--- START ---

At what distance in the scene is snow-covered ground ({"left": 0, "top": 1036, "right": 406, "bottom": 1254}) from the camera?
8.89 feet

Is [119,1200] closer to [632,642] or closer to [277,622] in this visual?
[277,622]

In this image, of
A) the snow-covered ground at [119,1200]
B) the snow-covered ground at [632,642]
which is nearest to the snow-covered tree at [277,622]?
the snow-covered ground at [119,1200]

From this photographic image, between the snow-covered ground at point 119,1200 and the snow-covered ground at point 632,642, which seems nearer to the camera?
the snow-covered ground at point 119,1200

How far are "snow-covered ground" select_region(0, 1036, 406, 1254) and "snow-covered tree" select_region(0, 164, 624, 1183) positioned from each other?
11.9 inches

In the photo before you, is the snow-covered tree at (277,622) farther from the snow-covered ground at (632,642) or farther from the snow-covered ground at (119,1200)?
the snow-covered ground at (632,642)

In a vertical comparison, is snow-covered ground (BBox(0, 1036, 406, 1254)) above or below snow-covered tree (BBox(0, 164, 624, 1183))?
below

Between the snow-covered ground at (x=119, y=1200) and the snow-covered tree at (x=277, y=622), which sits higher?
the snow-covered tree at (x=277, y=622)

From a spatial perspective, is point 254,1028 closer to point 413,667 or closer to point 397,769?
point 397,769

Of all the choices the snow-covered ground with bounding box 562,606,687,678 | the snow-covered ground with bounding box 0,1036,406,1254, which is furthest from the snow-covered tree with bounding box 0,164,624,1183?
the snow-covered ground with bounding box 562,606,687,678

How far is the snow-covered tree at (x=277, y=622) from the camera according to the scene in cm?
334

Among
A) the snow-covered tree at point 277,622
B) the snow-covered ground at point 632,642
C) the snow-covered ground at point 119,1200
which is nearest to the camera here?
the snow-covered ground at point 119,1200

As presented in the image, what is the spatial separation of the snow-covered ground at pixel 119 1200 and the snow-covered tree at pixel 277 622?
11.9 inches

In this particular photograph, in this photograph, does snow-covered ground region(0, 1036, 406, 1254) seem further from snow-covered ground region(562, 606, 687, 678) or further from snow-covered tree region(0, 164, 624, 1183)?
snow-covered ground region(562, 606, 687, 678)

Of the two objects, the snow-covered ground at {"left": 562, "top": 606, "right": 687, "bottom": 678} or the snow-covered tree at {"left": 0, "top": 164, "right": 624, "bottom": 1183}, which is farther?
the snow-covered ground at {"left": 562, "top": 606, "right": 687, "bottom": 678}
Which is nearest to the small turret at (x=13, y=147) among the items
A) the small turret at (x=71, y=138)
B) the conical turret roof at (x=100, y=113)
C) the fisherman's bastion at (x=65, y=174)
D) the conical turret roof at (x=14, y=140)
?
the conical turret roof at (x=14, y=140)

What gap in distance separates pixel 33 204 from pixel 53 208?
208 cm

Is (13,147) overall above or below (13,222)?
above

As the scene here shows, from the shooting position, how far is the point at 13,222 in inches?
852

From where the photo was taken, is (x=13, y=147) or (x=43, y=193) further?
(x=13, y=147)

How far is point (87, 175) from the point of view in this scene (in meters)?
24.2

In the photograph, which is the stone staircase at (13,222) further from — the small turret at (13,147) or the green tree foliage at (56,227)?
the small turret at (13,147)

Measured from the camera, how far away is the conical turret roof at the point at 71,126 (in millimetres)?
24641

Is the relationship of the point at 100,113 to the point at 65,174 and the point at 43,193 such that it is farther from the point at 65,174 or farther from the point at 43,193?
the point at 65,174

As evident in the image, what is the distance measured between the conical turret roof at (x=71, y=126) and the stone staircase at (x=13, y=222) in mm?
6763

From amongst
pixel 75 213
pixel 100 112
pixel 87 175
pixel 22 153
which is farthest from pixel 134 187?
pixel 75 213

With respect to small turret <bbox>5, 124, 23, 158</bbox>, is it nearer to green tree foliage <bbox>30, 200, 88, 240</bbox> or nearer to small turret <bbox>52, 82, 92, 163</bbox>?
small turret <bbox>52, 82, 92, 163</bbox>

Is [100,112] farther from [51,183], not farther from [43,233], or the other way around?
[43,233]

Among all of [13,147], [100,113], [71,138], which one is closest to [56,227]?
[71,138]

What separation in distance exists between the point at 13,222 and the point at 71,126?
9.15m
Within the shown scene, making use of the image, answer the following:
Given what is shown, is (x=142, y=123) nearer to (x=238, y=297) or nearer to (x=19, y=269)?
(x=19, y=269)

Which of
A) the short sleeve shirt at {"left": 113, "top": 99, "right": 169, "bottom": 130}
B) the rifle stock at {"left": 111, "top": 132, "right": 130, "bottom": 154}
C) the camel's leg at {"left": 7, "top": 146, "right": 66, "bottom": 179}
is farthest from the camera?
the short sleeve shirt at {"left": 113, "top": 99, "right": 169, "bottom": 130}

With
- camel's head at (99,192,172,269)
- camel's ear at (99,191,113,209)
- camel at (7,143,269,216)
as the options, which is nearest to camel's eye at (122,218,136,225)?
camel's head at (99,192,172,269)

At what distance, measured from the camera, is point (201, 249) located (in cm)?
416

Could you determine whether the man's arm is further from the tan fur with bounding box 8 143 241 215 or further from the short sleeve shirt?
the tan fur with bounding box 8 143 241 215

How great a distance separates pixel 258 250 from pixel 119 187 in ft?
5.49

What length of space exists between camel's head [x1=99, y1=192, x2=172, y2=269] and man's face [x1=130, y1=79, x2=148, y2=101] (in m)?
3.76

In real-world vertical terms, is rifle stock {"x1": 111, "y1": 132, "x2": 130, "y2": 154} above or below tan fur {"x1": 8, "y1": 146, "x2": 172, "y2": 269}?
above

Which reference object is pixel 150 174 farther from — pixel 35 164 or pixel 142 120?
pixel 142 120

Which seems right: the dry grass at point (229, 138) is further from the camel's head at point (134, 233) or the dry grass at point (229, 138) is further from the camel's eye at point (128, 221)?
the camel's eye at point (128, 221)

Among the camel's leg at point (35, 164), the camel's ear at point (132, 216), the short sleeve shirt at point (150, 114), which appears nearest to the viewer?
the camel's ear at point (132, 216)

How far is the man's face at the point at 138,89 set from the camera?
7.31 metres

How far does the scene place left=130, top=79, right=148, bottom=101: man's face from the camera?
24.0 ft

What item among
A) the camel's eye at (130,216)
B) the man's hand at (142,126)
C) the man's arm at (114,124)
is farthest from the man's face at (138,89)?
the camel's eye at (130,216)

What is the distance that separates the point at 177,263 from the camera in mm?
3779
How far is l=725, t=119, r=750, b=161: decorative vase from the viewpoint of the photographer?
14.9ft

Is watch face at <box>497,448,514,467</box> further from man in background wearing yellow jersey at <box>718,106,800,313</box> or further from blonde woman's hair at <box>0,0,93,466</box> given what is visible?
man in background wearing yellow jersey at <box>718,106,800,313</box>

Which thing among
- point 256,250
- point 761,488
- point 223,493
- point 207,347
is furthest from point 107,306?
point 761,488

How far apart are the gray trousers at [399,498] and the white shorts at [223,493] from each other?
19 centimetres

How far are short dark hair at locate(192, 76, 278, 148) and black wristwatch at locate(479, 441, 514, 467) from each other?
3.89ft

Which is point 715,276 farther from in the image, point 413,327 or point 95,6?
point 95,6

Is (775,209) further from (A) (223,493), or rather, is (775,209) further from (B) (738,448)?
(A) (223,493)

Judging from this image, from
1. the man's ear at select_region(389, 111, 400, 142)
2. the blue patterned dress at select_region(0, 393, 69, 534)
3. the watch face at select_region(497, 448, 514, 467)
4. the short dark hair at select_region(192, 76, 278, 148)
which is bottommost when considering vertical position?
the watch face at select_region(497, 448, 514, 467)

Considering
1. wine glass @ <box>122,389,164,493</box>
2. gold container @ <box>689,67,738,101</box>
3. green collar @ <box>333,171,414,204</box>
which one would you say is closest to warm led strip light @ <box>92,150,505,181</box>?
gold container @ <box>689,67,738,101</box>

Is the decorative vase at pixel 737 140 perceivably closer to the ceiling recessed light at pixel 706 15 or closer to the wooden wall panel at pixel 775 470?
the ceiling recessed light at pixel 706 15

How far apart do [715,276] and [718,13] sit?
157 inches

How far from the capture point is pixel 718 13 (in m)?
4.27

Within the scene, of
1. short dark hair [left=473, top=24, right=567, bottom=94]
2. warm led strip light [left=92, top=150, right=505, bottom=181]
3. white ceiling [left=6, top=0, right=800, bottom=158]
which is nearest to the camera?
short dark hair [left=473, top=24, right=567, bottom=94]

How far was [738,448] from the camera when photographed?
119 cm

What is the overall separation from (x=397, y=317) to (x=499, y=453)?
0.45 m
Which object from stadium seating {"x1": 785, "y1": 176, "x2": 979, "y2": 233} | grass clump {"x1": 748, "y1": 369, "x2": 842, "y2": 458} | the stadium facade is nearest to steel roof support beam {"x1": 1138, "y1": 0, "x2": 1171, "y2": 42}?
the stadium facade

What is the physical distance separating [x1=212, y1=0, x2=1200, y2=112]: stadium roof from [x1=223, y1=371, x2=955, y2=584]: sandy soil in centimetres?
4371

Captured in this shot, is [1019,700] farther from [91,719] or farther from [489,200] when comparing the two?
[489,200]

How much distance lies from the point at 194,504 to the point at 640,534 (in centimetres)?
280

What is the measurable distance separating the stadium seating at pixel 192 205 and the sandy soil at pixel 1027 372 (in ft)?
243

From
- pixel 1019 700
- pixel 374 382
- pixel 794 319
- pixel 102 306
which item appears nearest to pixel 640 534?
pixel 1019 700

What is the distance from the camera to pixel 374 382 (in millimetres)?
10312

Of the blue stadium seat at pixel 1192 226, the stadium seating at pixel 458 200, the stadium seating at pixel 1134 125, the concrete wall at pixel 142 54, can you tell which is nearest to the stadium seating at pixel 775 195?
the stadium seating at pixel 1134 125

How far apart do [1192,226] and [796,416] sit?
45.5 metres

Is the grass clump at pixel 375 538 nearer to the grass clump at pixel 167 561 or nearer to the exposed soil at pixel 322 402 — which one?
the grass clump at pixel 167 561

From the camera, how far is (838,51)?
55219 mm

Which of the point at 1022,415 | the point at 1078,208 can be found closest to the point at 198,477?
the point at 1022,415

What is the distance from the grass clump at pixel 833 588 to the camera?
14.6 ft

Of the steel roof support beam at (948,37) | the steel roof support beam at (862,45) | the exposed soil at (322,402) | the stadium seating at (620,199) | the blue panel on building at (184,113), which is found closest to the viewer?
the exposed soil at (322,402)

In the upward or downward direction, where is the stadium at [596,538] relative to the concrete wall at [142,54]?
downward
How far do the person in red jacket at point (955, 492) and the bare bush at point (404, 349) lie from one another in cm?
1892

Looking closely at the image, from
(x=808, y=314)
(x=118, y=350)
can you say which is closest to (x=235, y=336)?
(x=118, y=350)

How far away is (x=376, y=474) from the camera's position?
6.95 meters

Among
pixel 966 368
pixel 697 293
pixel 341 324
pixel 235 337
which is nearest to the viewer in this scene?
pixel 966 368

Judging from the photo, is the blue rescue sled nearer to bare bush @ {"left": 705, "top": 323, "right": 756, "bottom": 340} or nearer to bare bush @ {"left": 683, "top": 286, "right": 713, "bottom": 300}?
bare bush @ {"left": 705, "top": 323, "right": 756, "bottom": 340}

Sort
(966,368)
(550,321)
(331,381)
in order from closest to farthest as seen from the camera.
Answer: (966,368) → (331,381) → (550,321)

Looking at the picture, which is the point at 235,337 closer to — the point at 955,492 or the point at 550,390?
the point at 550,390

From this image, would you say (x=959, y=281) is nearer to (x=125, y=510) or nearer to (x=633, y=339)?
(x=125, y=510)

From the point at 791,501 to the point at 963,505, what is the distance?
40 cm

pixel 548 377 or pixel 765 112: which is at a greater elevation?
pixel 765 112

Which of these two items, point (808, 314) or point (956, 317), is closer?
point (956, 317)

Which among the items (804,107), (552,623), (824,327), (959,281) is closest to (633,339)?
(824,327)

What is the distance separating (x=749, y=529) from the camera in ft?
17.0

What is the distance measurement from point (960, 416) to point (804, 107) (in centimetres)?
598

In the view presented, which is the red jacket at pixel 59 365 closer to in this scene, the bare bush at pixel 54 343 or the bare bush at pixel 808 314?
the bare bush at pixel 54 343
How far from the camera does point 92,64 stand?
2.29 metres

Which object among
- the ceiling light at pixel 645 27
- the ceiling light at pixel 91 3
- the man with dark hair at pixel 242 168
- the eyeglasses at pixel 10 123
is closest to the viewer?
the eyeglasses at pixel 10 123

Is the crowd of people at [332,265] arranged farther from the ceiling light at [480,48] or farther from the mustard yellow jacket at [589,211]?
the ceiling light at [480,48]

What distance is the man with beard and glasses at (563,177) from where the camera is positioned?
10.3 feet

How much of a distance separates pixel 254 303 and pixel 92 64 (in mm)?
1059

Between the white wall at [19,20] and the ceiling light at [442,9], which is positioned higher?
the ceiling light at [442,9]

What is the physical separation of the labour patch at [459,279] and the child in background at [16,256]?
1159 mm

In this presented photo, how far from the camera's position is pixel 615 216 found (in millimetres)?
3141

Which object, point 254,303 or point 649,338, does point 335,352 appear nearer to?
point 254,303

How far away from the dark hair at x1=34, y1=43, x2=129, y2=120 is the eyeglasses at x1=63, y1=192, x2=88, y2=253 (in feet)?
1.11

--- END ---

Starting at the line that contains "Is the crowd", output each remaining line of the listing, the last line included, exactly as it appears.

■ **TASK ANSWER**
Is the crowd of people at [332,265] arranged farther from the ceiling light at [480,48] or farther from the mustard yellow jacket at [589,211]?
the ceiling light at [480,48]

What distance is the man with beard and glasses at (563,177) from where the camera is positioned?
10.3 feet

How much of a distance separates pixel 254 303 and pixel 92 64 (in mm)?
1059

Between the white wall at [19,20] and the ceiling light at [442,9], which is positioned higher?
the ceiling light at [442,9]

What is the physical separation of the labour patch at [459,279] and the child in background at [16,256]?
1159 mm

In this presented photo, how far from the camera's position is pixel 615 216 found (in millimetres)?
3141

Which object, point 254,303 or point 649,338, does point 335,352 appear nearer to?
point 254,303

How far away from the dark hair at x1=34, y1=43, x2=129, y2=120 is the eyeglasses at x1=63, y1=192, x2=88, y2=253 (in feet)?
1.11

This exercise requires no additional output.